Best : Acting
Worst : over melodrama.
Begum Jaan is a film by Srijit Mukherji, which is a remake of his own Bengali film Rajkahini (2015). The film delves into one of the darkest phase of partition of our country. The film does mention the tragedies which happened on either sides of the border. Radcliffe Line is to be erected as the boundary between the newly formed nations of India and Pakistan. The officials face a challenge when they find a brothel which needs to be demolished to draw this boundary. Begum Jaan takes us through the journey of those 11 women and 2 men, the inhabitants of the brothel and the fights they put up for their rights to live in their house. Rajkahini is certainly more intense in comparison to Begum Jaan, but this film can’t be just ignored or written off.
The film begins with the narrative of Amitabh Bachchan. The opening scene in this Hindi version is different in comparison to that of Bengali version. When a scene from Manto’s book of gang rape of a girl during partition times form the opening scene of Rajkahini, eve teasing and efforts to molest a girl in a bus in the year 2016, decades after independence, becomes the opening scene of Begum Jaan. Is this to tell the audience that years have gone by, certain things still remain the same - women becoming the victim of men’s lust. Begum Jaan does focus on women’s fight against many elements of our society: patriarchal system, the social stigma attached with sex workers, the hypocritical men and their double standards, the right to live, concepts of secularism etc. With the opening and closing scene of Begum Jaan, Srijit does talk about hard-hitting reality that even after decades of partition and independence, the fight against social injustice is not over. Begum Jaan does force us to question and rethink about our past as well as present.

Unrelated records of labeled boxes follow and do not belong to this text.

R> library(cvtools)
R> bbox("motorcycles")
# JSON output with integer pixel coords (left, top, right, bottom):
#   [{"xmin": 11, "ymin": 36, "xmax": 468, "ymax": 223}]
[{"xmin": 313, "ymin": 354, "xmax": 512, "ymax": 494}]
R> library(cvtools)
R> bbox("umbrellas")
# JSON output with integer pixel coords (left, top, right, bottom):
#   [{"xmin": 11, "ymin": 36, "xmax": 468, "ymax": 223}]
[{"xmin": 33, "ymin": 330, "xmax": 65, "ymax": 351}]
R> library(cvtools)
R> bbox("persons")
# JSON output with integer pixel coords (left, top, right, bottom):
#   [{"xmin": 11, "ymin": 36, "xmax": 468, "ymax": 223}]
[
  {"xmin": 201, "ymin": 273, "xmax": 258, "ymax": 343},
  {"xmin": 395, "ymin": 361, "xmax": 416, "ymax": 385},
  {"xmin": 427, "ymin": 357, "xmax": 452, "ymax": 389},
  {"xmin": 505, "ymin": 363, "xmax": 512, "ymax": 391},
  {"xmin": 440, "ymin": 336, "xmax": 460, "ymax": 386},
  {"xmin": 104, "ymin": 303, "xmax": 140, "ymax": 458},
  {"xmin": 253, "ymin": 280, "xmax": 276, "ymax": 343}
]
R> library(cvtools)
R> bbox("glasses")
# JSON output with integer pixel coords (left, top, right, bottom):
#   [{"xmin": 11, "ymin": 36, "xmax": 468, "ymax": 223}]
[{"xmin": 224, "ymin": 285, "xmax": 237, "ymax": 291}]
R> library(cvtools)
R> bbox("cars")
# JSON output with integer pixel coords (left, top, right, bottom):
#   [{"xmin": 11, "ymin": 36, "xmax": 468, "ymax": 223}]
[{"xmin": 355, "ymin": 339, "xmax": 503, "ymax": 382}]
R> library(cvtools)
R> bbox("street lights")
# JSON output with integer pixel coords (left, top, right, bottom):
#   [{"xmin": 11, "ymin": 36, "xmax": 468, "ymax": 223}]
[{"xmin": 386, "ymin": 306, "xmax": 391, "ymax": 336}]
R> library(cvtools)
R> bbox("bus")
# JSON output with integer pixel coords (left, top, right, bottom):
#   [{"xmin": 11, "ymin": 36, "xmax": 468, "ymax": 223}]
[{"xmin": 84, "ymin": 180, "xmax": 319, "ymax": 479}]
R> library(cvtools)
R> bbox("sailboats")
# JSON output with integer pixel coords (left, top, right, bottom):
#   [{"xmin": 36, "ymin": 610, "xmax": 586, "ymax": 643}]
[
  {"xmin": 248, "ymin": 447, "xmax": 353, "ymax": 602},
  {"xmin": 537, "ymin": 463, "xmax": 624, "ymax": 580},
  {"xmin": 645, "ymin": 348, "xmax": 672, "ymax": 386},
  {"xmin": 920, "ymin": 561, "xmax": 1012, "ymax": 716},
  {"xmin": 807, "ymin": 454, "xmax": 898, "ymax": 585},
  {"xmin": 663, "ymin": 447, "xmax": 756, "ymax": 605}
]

Begum Jaan (Vidya Balan) is the owner of brothel, which has 13 inhabitants – 11 women and 2 men. Salim (Sumit Nijhawan) and Sujit (Pitobash Tripathy) are the two men in the brothel, Begum’s bodyguard and caretaker respectively. Amma (Ila Arun) is the senior most person in the brothel, who keeps sharing stories of empowered females to Laadli (Gracy Goswai) who created history and left their mark in the world viz. Rani Lakhsmibai, Meera, Raziya Sultan, Rani Padmavati etc. It does become part of plot development. Rest of the inhabitants are Rubina (Gauhar Khan), Gulabo (Pallavi Sharda), Jameela (Priyanka Setia), Amba (Ridheema Tiwary), Maina (Flora Saini), Lata (Raviza Chauahan), Rani (Poonam Rajput), Mishti aka Indrani Chakraborty (Shabnam). Master and Party worker (Vivek Mushran) is a regular visitor to brothel and keeps showering them with gifts. These women are all victims of abuse, violence, rape and these trauma become the connecting thread amongst them. All they have is their togetherness. Freedom means nothing for Begum Jaan.
The officials chosen for execution of border construction from either sides are Iliyas (Rajit Kapoor) and Harshvardhan (Ashish Vidyarthy). Through their characters, many intricate facts are conveyed, be it the relationship getting sour between childhood friends, plight / ordeal of people on either sides of the border etc. There are shots where only half of their faces are shown on screen – a metaphor of aftermath of partition, how incomplete people might have felt losing their possessions, family in spite of freedom being restored.
Other characters Raja Ji (Naseerudin Shah), Inspector Shyam (Rajesh Sharma) and Kabir (Chunky Pandey) become important part of the film.
Feisty Begum Jaan and other inhabitants of the brothel are not ready to pay heed to notices issued to her to vacate ‘Kotha’. They are very loud and clear that it is their house. How they all put up brave fight forms the rest of the story.
There are many dialogues in the film which hits one hard.
Srijit through his film Begum Jaan does talk about hard-hitting reality that even after decades of partition and independence, the fight against social injustice is not over. Rajkahini, the original version, is certainly more intense in comparison to Begum Jaan, but this film can’t be just ignored or written off.